■ **Testo di lettura**
# Roberto Benigni sarà a Sanremo 2020



## fabri47 (16 Dicembre 2019)

*Roberto Benigni*, ospite a Che Tempo Che Fa assieme a Matteo Garrone per pubblicizzare l'uscita del film "Pinocchio", ha annunciato che *sarà *al *Festival di Sanremo 2020* condotto da Amadeus. Una presenza che già si vociferava nelle scorse settimane.

"_Sanremo? Eccome se ci vado, Amadeus non so se verrà! Sanremo per me è come Pinocchio, è una favola, è il settantesimo anniversario, è la festa degli italiani più bella. Sarà un Sanremo straordinario_" sono state le parole dell'attore toscano davanti al presentatore Fabio Fazio.


----------



## fabri47 (16 Dicembre 2019)

fabri47 ha scritto:


> *Roberto Benigni*, ospite a Che Tempo Che Fa assieme a Matteo Garrone per pubblicizzare l'uscita del film "Pinocchio", ha annunciato che *sarà *al *Festival di Sanremo 2020* condotto da Amadeus. Una presenza che già si vociferava nelle scorse settimane.
> 
> "_Sanremo? Eccome se ci vado, Amadeus non so se verrà! Sanremo per me è come Pinocchio, è una favola, è il settantesimo anniversario, è la festa degli italiani più bella. Sarà un Sanremo straordinario_" sono state le parole dell'attore toscano davanti al presentatore Fabio Fazio.


.


----------



## hakaishin (16 Dicembre 2019)

Sentivamo proprio il bisogno di vedere questo derelitto lecca sinistra....
Mamma mia


----------



## bmb (16 Dicembre 2019)

Un personaggio ridicolo e viscido.


----------



## willcoyote85 (16 Dicembre 2019)

ancora sto idiota...


----------



## Milanforever26 (16 Dicembre 2019)

Si è dimenticato di dire che ci va per mettersi in tasca 2-300 mila euro...


----------

■ **Esercizi da svolgere**
**A.** Trascriva il passo della discussione su Benigni a Sanremo da "Sentivamo proprio il" fino a "ridicolo e viscido." incluso, cambiando "personaggio" in "individuo".
**B.** Risponda alle seguenti domande sulla discussione su Benigni a Sanremo:
(i) In quale trasmissione era ospite Roberto Benigni quando ha dato l'annuncio?
(ii) Quale anniversario del festival menziona Benigni?
(iii) Quale somma, secondo Milanforever26, si metterebbe in tasca Benigni?
Le righe riportate di seguito non sono necessarie.

■ **Estratto dei dati**
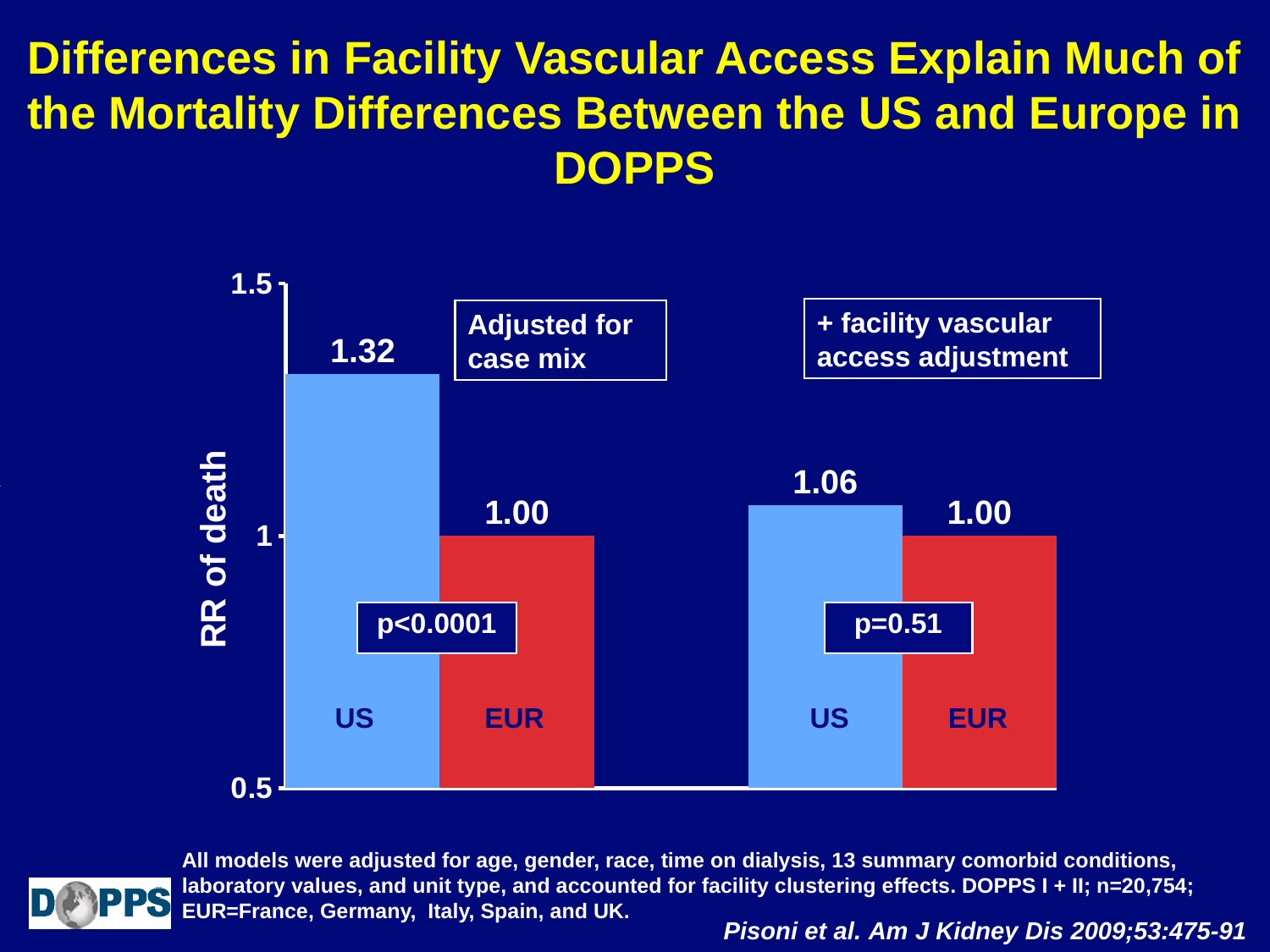
What is the difference between the US RR of death adjusted for case mix and the US RR of death with the facility vascular access adjustment? 0.26 What p-value is shown for the US versus EUR comparison after the facility vascular access adjustment? p=0.51 What is the RR of death for the US in the model adjusted for case mix? 1.32 How many bars are plotted in the chart? 4 What kind of chart is shown on the slide? Bar chart What is the RR of death for EUR in the model adjusted for case mix? 1.00 What is the RR of death for the US after adding the facility vascular access adjustment? 1.06 Which is larger, the US RR of death adjusted for case mix or the US RR of death with the facility vascular access adjustment? US adjusted for case mix What is the label of the y axis? RR of death What is the difference between the US and EUR RR of death in the model adjusted for case mix? 0.32 Which bar has the highest RR of death? US, adjusted for case mix Is the US RR of death adjusted for case mix greater or less than 1? greater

■ **Soluzioni degli esercizi**
**A.**
Sentivamo proprio il bisogno di vedere questo derelitto lecca sinistra....
Mamma mia


----------



## bmb (16 Dicembre 2019)

Un individuo ridicolo e viscido.

**B.**
(i) Che Tempo Che Fa
(ii) Il settantesimo anniversario
(iii) 2-300 mila euro